## TASK ITEM
Copy, word for word, the lines below from the one containing "A closed and" up to and including the one containing "Emergency airstrip sign with road train", with pictures left out.

[Records from a data collection]
=-=-=-=-=

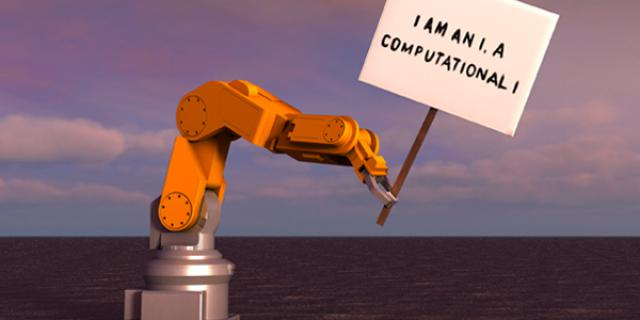 The image shows a robot on an empty crater landscape. He carries a sign with the inscription: »I am an I. A computational I.«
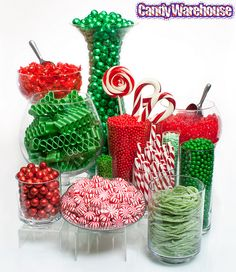 Christmas Candy Buffet    Add a sweet touch to your holiday parties and events with a delicious assortment of candies featuring the colors of red, white, and green! Shown here are chocolate covered almonds, cinnamon hard candy sticks, ribbon candy, gummy bears, swirl suckers and twist lollipops, taffy, peppermints, chocolate balls, sour strings, candy canes, and rock candy.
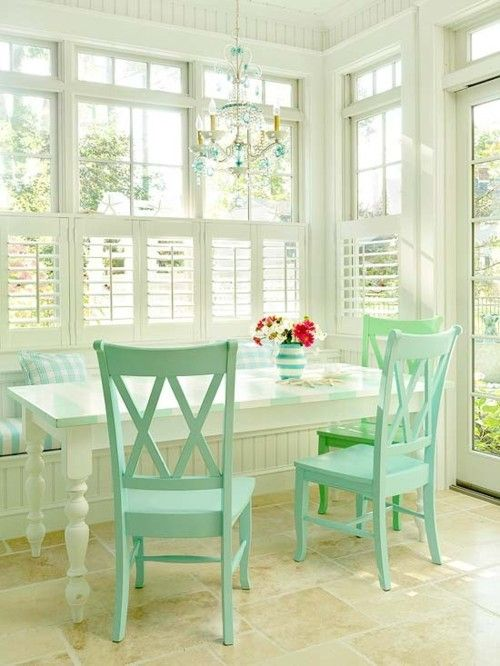 Adoring this bright and open breakfast nook space.  The wall to wall and ceiling to floor windows are amazing!  Love the white table & the aqua blue chairs.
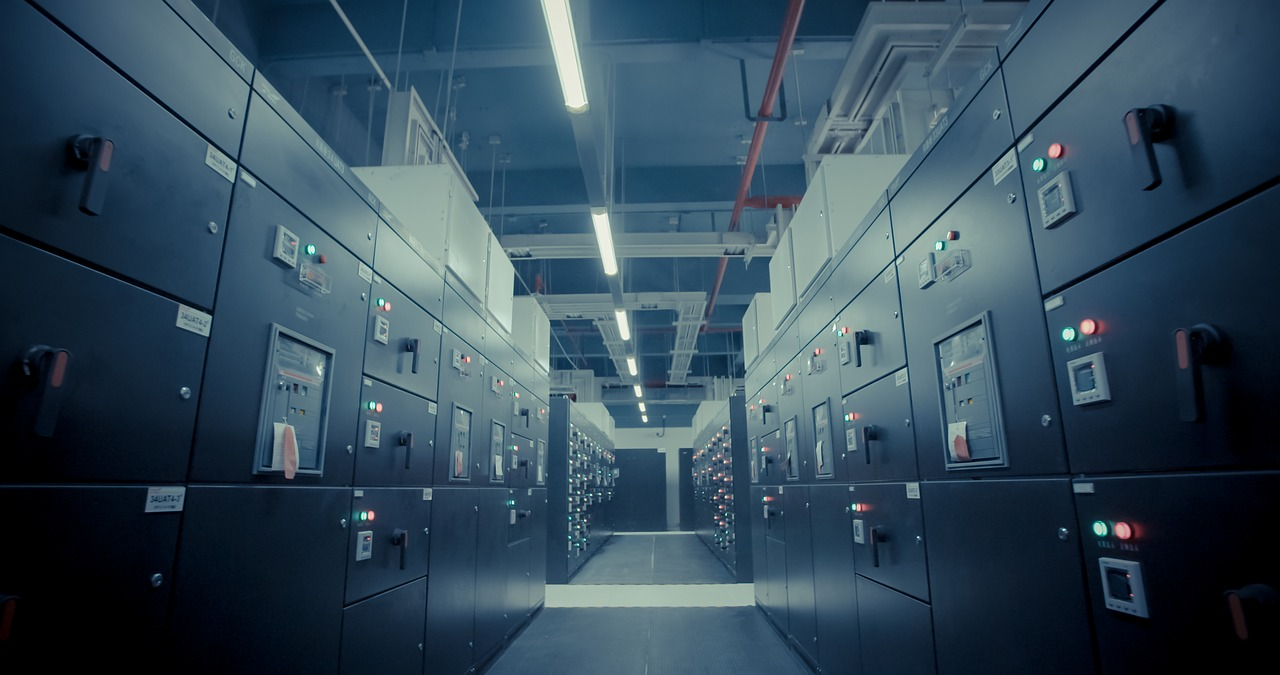 A closed and lit room full of electrical switchgear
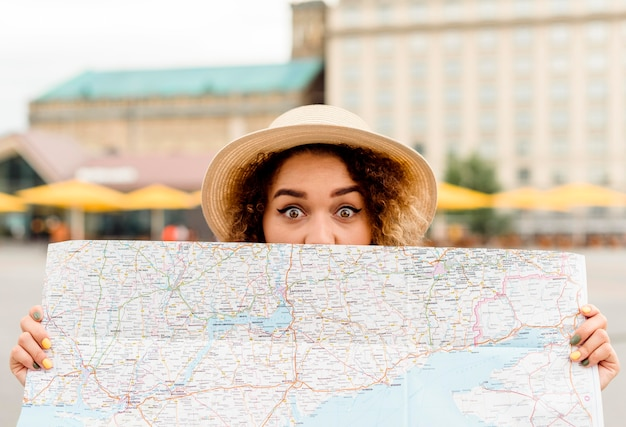 Front view enthusiast woman traveling alone with a map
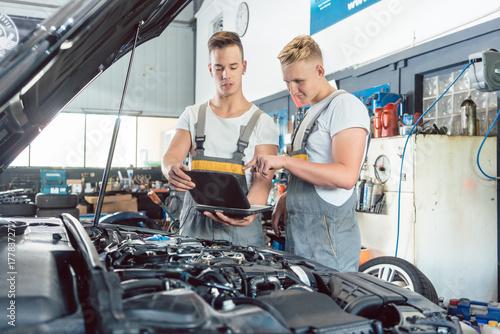 Plakat Doświadczony mechanik samochodowy używający laptopa do skanowania i interpretowania kodów błędów silnika obok praktykanta w nowoczesnym warsztacie samochodowym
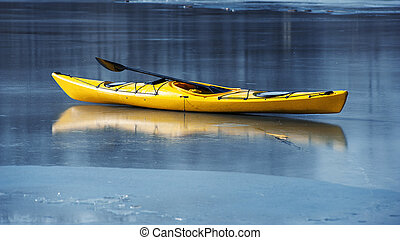 winter kayaking in ukraine - lonely yellow kayak on the ...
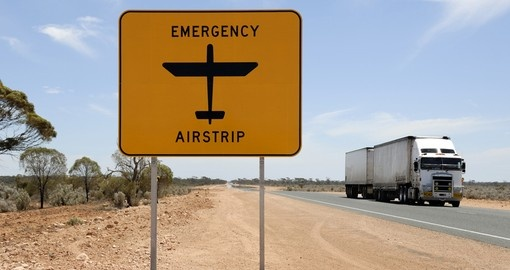 Emergency airstrip sign with road train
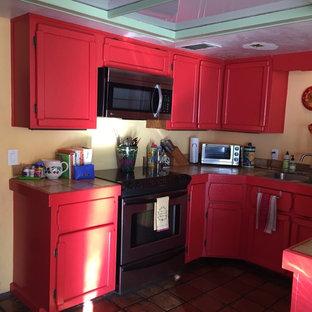 Kleine Moderne Wohnküche in U-Form mit Doppelwaschbecken, Schrankfronten mit vertiefter Füllung, roten Schränken, Arbeitsplatte aus Fliesen, Küchengeräten aus Edelstahl und Terrakottaboden in Phoenix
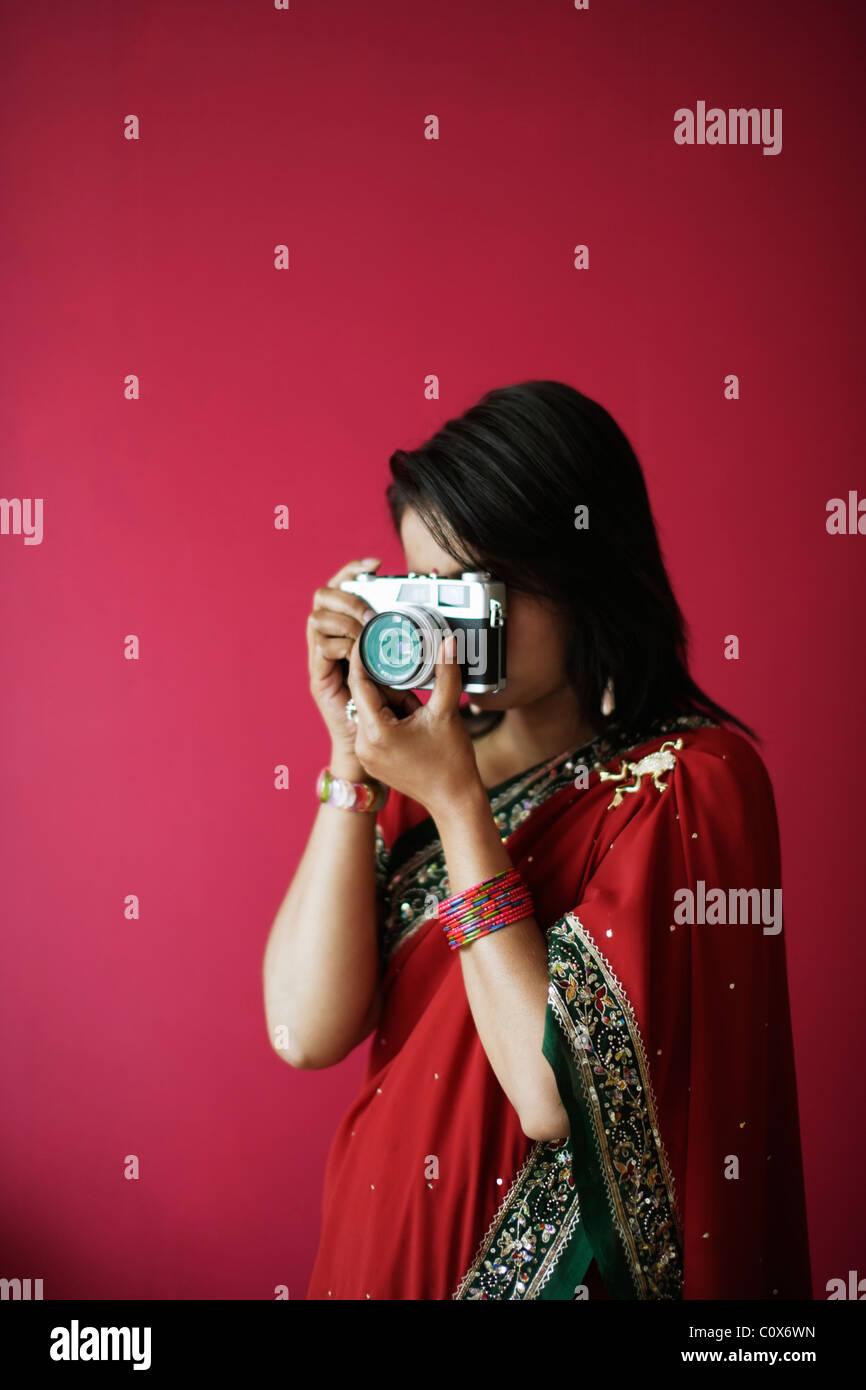 Punjabi mujer en rojo sari toma una imagen con la cámara de película antigua Imagen De Stock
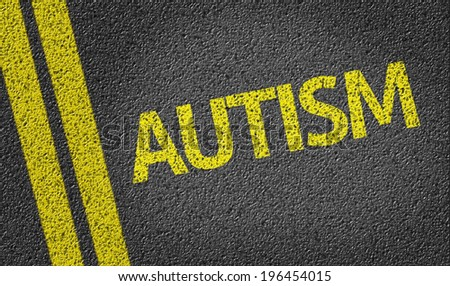 Autism written on the road - stock photo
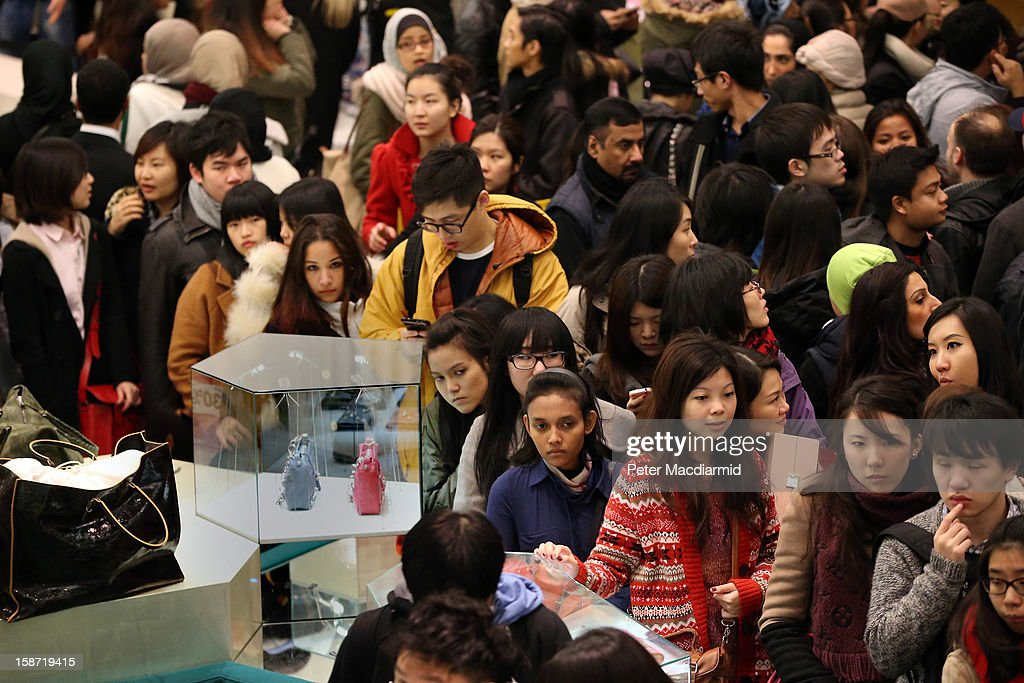 Shoppers hunt for bargains at Selfridges department store as their sale begins on December 26, 2012 in London, England. Thousands of shoppers are in London looking for a bargain in the traditional Boxing Day sales.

=-=-=-=-=

## WRITTEN RESPONSE
 A closed and lit room full of electrical switchgear
 Front view enthusiast woman traveling alone with a map
 Plakat Doświadczony mechanik samochodowy używający laptopa do skanowania i interpretowania kodów błędów silnika obok praktykanta w nowoczesnym warsztacie samochodowym
 winter kayaking in ukraine - lonely yellow kayak on the ...
 Emergency airstrip sign with road train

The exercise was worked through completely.